→ Цитируемый текст
= = =

Советские войска вступили в Маньчжурию и Северную Корею. Курорт Новина был закрыт, но многочисленные дети, внуки и невестки Сергея Янковского на некоторое время остались там, работая в качестве переводчиков в частях Советской Армии. Впоследствии Валерий и Юрий оказались в сталинских лагерях, остальным же удалось бежать на Юг. Арсений предложил свои незаурядные знания России и Дальнего Востока американской разведке и впоследствии сделал там заметную карьеру. Непатриотично? Может быть, но сам Арсений, как и многие его современники (и враги, и единомышленники), наверняка руководствовался другой логикой — логикой глобальной гражданской войны и считал, что в рядах «защитников демократии» борется против ненавистных «красных», которые для него были врагом No.1. Со временем большая часть семьи Янковских оказалась в США.

После 1945 г. русские семьи одна за другой стали покидать неспокойный, бурлящий Сеул. В Корее постепенно разгоралась гражданская война, в горах постреливали партизаны, а впереди все явственнее ощущались еще более серьезные потрясения. Да и с обывательской точки зрения жить в городе становилось все сложнее: цены росли, привычные связи разрушались, новые власти относились к русским с подозрением. Почти все «белые русские» покинули Сеул к 1950 г., а немногие оставшиеся выехали уже во время Корейской войны и сразу после нее. В большинстве своем бывшие русские сеульцы со временем оказались в США и Австралии, хотя бывали и исключения например, Виктория Янковская довольно долго жила в Чили. «Красные» уехали еще раньше, и не по своей воле: в 1946 г. американцы закрыли советское консульство, и выдворили его персонал, обвинив его (между нами говоря, совершенно справедливо) в поддержке нелегальной левой оппозиции.

После Корейской войны русская община в Сеуле практически прекратила свое существование, из «довоенных русских» остались в городе считанные единицы. Православная церковь и корейская православная община перешла под покровительство единоверцев-греков (что ее, по сути, и спасло от полной гибели), советских дипломатических представительств в Корее не было, так что в Сеуле осталось только несколько русских семей. Обладателей советского паспорта в Южную Корею пускали только в исключительных случаях, и не надолго. Временами, правда, судьба заносила сюда какого-нибудь русского эмигранта, порою — человека весьма интересного и с экзотической биографией, однако этих людей были мало, и в Сеуле они обычно надолго не задерживались. Только в конце восьмидесятых годов ситуация стала опять меняться, и в Сеуле опять появилась русская община. Однако это уже — совсем другая история…

 

5.9 АМЕРИКАНСКИЕ ВОЙСКА В КОРЕЕ

Вот уже полвека как на территории Южной Кореи находятся американские войска. Американское военное присутствие весьма ощутимо, оно вызывает немало вопросов у наших читателей, и поэтому мы сегодня хотим остановиться на этом вопросе поподробнее.

= = =

→ Записанные данные
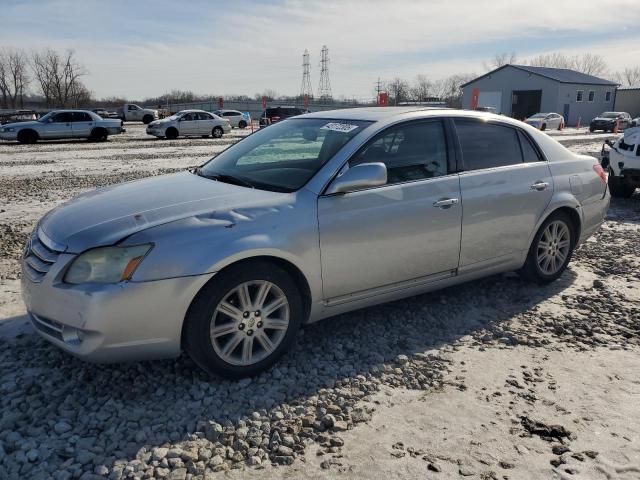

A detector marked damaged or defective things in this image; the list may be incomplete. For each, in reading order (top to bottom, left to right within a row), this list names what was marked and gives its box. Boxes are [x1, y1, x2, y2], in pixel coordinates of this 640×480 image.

damaged hood [39, 170, 288, 251]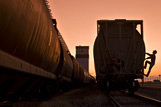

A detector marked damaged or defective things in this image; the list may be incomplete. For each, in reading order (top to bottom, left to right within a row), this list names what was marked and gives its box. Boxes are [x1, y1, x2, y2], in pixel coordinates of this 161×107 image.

rusty hopper car [93, 19, 145, 93]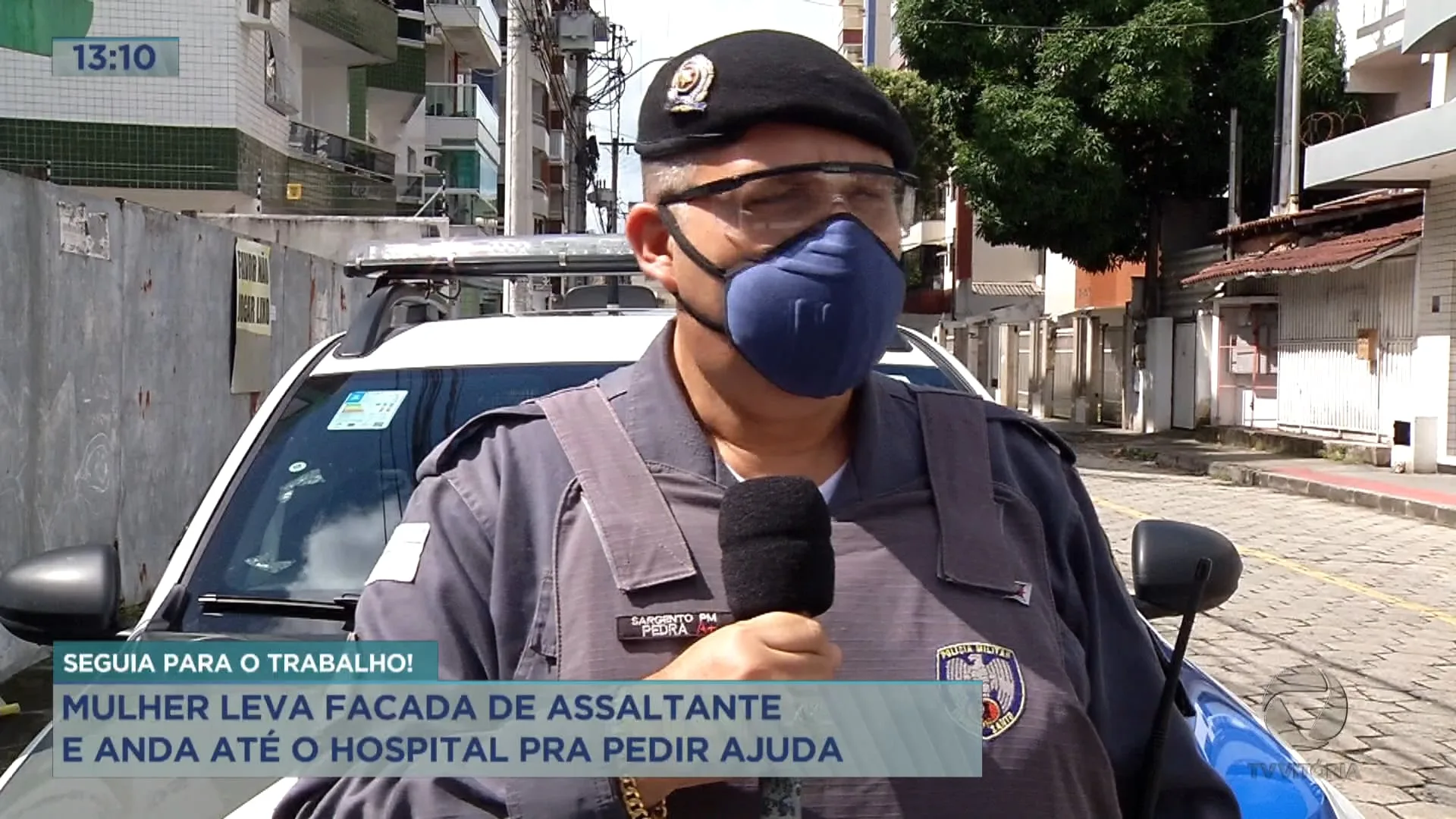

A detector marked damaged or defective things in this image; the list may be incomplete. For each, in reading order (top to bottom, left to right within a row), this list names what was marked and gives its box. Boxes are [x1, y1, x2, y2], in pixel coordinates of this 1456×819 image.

rusty metal awning [1182, 217, 1420, 287]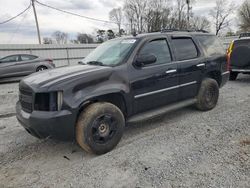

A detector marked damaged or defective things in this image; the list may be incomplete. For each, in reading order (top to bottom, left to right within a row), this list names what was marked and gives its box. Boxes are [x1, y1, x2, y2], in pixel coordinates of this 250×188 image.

damaged headlight area [34, 91, 63, 111]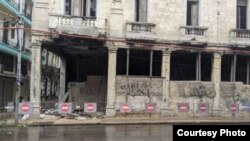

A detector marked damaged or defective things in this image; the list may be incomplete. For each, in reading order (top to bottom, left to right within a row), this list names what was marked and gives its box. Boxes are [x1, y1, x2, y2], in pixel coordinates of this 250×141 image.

= = =

→ Задания
1. Пожалуйста, воспроизведите фрагмент цитируемого текста между словами «Советские войска вступили» и «оказалась в США.» включительно.
2. Ответьте по цитируемому тексту на вопросы:
(a) Какие два члена семьи Янковских оказались в сталинских лагерях?
(b) В каком году американцы закрыли советское консульство?
(c) Под чье покровительство перешла православная церковь после Корейской войны?

→ Ответы к упражнению
1.
Советские войска вступили в Маньчжурию и Северную Корею. Курорт Новина был закрыт, но многочисленные дети, внуки и невестки Сергея Янковского на некоторое время остались там, работая в качестве переводчиков в частях Советской Армии. Впоследствии Валерий и Юрий оказались в сталинских лагерях, остальным же удалось бежать на Юг. Арсений предложил свои незаурядные знания России и Дальнего Востока американской разведке и впоследствии сделал там заметную карьеру. Непатриотично? Может быть, но сам Арсений, как и многие его современники (и враги, и единомышленники), наверняка руководствовался другой логикой — логикой глобальной гражданской войны и считал, что в рядах «защитников демократии» борется против ненавистных «красных», которые для него были врагом No.1. Со временем большая часть семьи Янковских оказалась в США.

2.
(a) Валерий и Юрий.
(b) В 1946 г.
(c) Под покровительство единоверцев-греков.